-- Data extracted from a collection --
☆ ☆ ☆ ☆ ☆ ☆ ☆

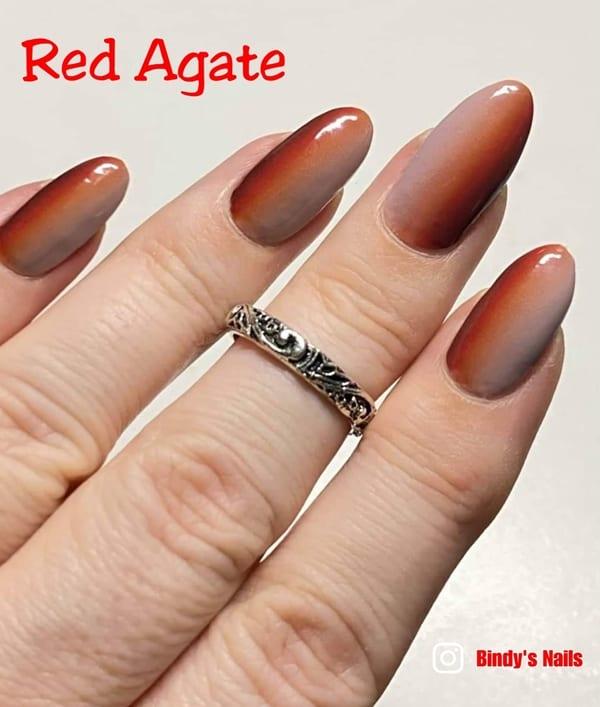 Bindy's Red Agate Nail Polish Wrap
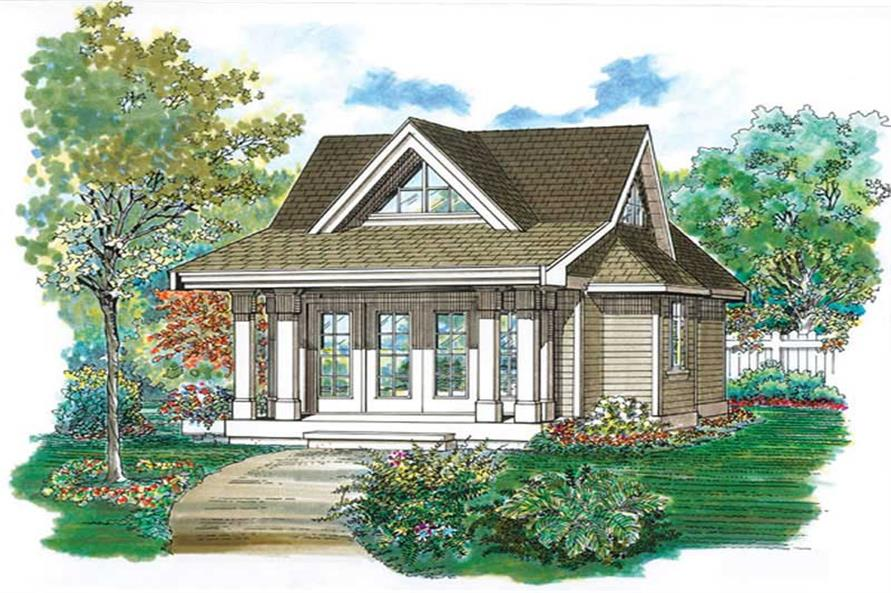 Studio - 432 Sq Ft Craftsman She Shed Plan - 167-1087 - Front Exterior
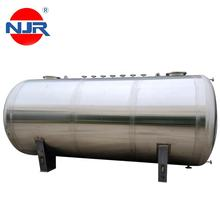 25000L Large Capacity Stainless Steel Water Storage Tank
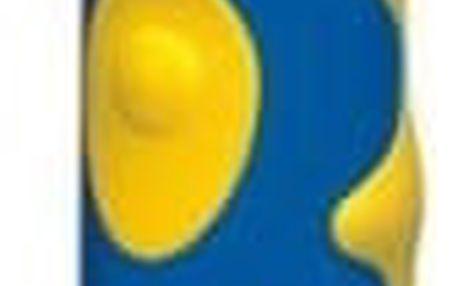 Zubní kartáček Oral-B D10K červený/modrý/žlutý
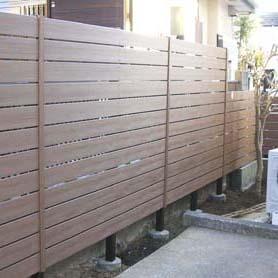 ご自宅の雰囲気作りに必須!フェンスの種類についてまとめてみましたのサムネイル画像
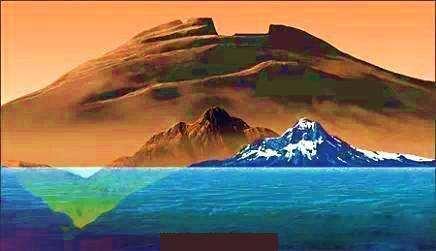 惊人发现!地球上的生命可以在火星上暂时存活
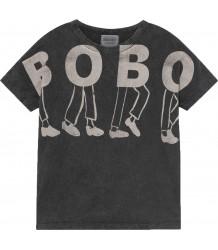 Bobo Choses BOBO DANCE SS T-shirt Bobo Choses BOBO DANS KM T-shirt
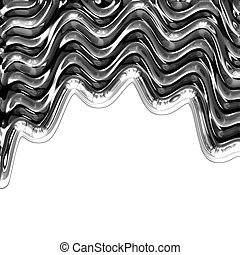 liquid metal abstract background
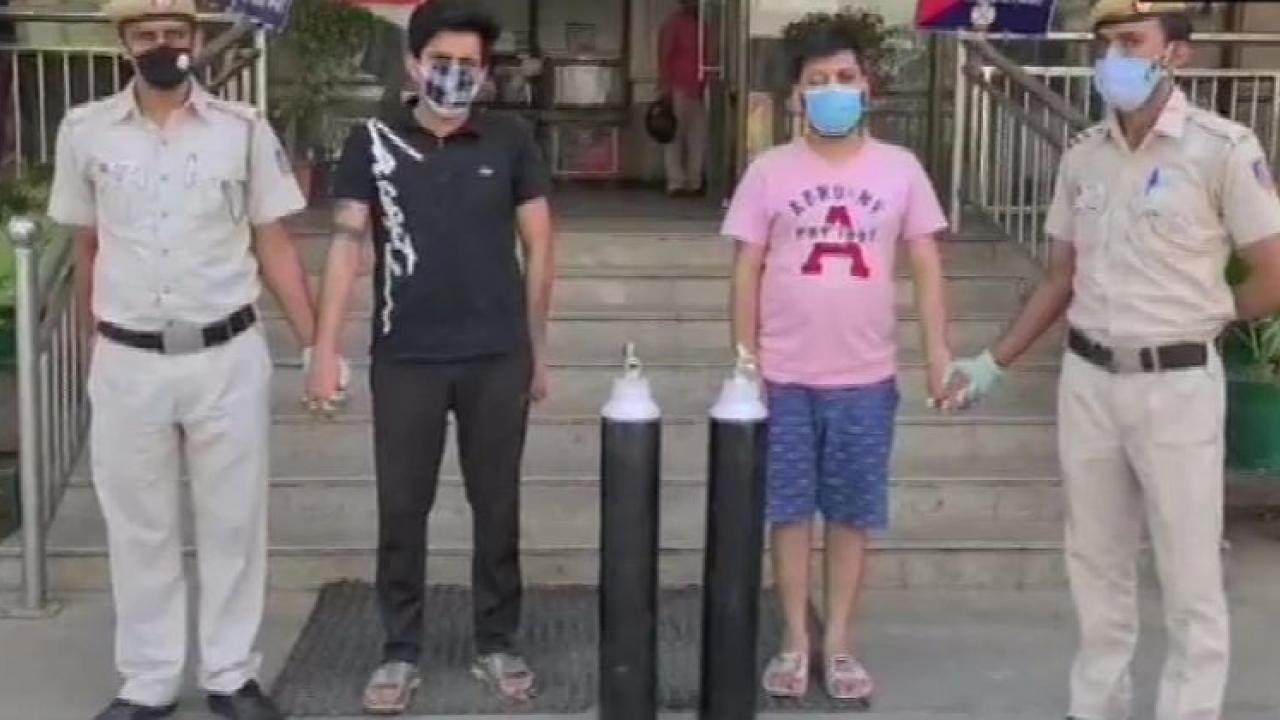 Exposing the black market of oxygen cylinders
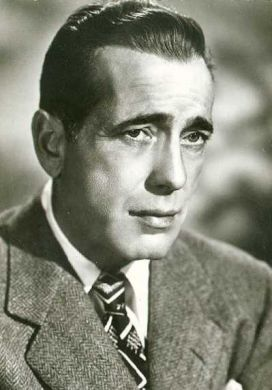 "Humphrey Bogart in ""Isle Of Fury"" (1936)"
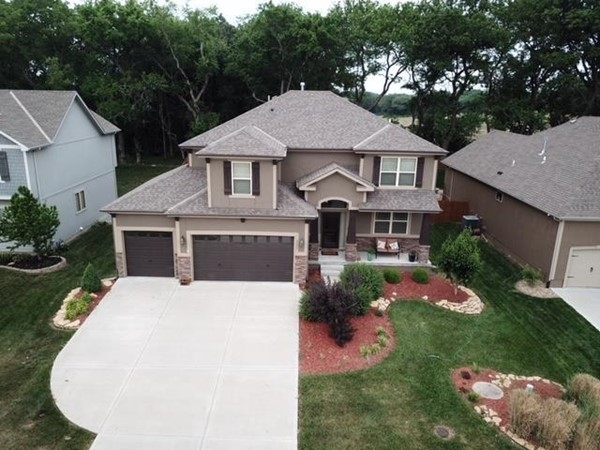 A beautiful home at Eagle Creek Subdivision, in Lee's Summit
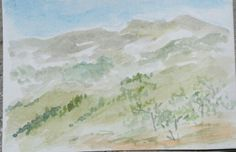 The Mountain #watercolor postcard
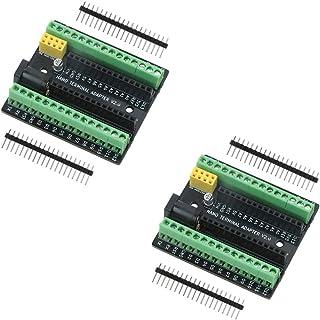 Emakefun Nano Terminal Expansion Adapter Board for Arduino Nano V3.0 AVR ATMEGA328P with NRF2401+ Expansion Interface, DC ...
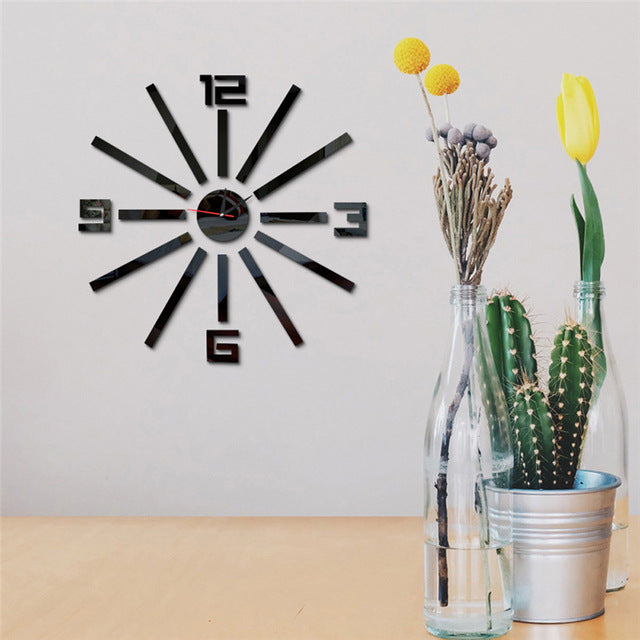 Fashion Big Clock Wall Decor - InStyle Walls LLC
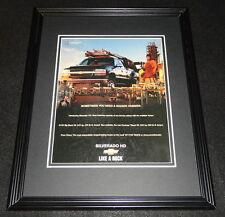 2001 Chevrolet Silverado Framed 11x14 ORIGINAL Advertisement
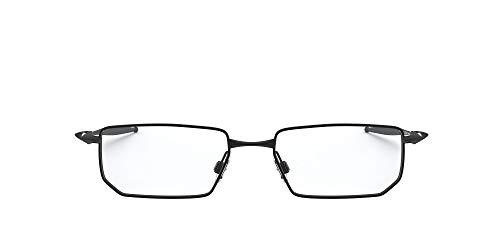Óculos de Grau Oakley Outer Foil Preto - Preto - 53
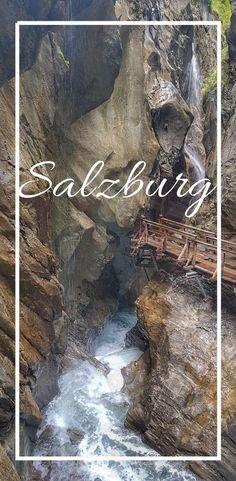 Meine schönsten Natur Ausflugsziele für Salzburg!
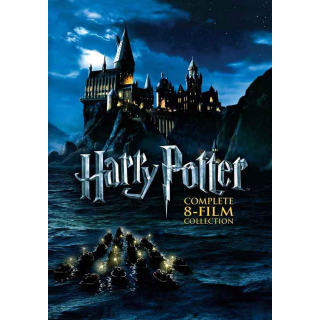 Harry Potter 8-Film Collection - Vudu HD or iTunes HD via MA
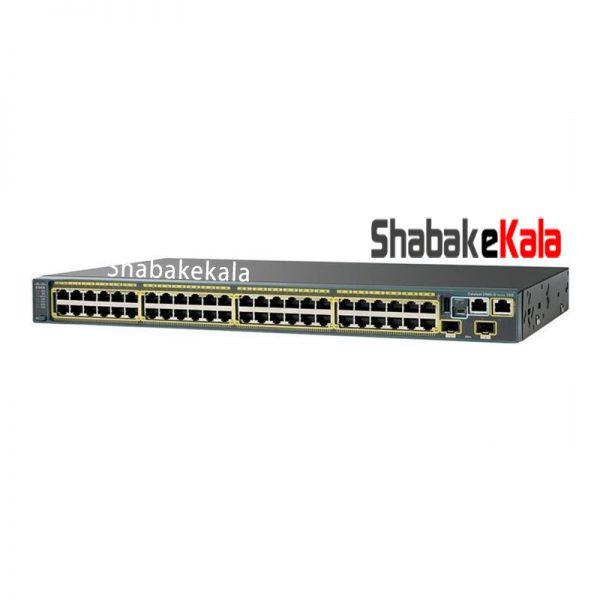 سوئیچ شبکه سیسکو 48 پورت WS-C2960X-48TS-L - شبکه کالا - shabakekala.com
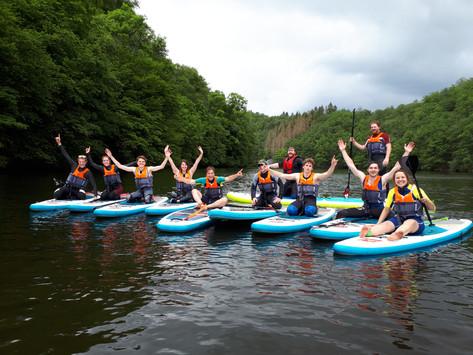 Stand up Paddle : l'activité à tester cet été !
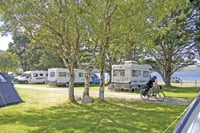 This RV campground is in Scotland but it is typical of the RV campsites available in the U.K. through the Camping and Caravanning Club.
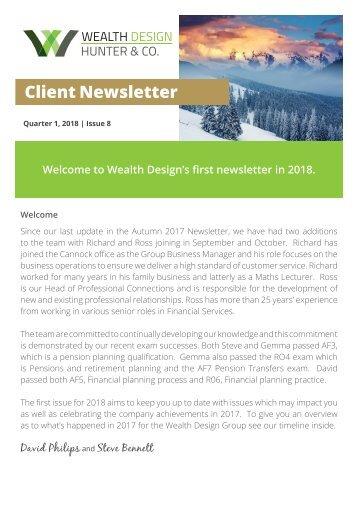 Quarter 1 2018   Issue 8  Client Newsletter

☆ ☆ ☆ ☆ ☆ ☆ ☆

-- Try it --
Out of the records above, return only the lines from the one with "惊人发现!地球上的生命可以在火星上暂时存活" through the one with "Stand up Paddle", exactly, and none of the pictures.

-- Your solution --
 惊人发现!地球上的生命可以在火星上暂时存活
 Bobo Choses BOBO DANCE SS T-shirt Bobo Choses BOBO DANS KM T-shirt
 liquid metal abstract background
 Exposing the black market of oxygen cylinders
 "Humphrey Bogart in ""Isle Of Fury"" (1936)"
 A beautiful home at Eagle Creek Subdivision, in Lee's Summit
 The Mountain #watercolor postcard
 Emakefun Nano Terminal Expansion Adapter Board for Arduino Nano V3.0 AVR ATMEGA328P with NRF2401+ Expansion Interface, DC ...
 Fashion Big Clock Wall Decor - InStyle Walls LLC
 2001 Chevrolet Silverado Framed 11x14 ORIGINAL Advertisement
Óculos de Grau Oakley Outer Foil Preto - Preto - 53
 Meine schönsten Natur Ausflugsziele für Salzburg!
 Harry Potter 8-Film Collection - Vudu HD or iTunes HD via MA
 سوئیچ شبکه سیسکو 48 پورت WS-C2960X-48TS-L - شبکه کالا - shabakekala.com
 Stand up Paddle : l'activité à tester cet été !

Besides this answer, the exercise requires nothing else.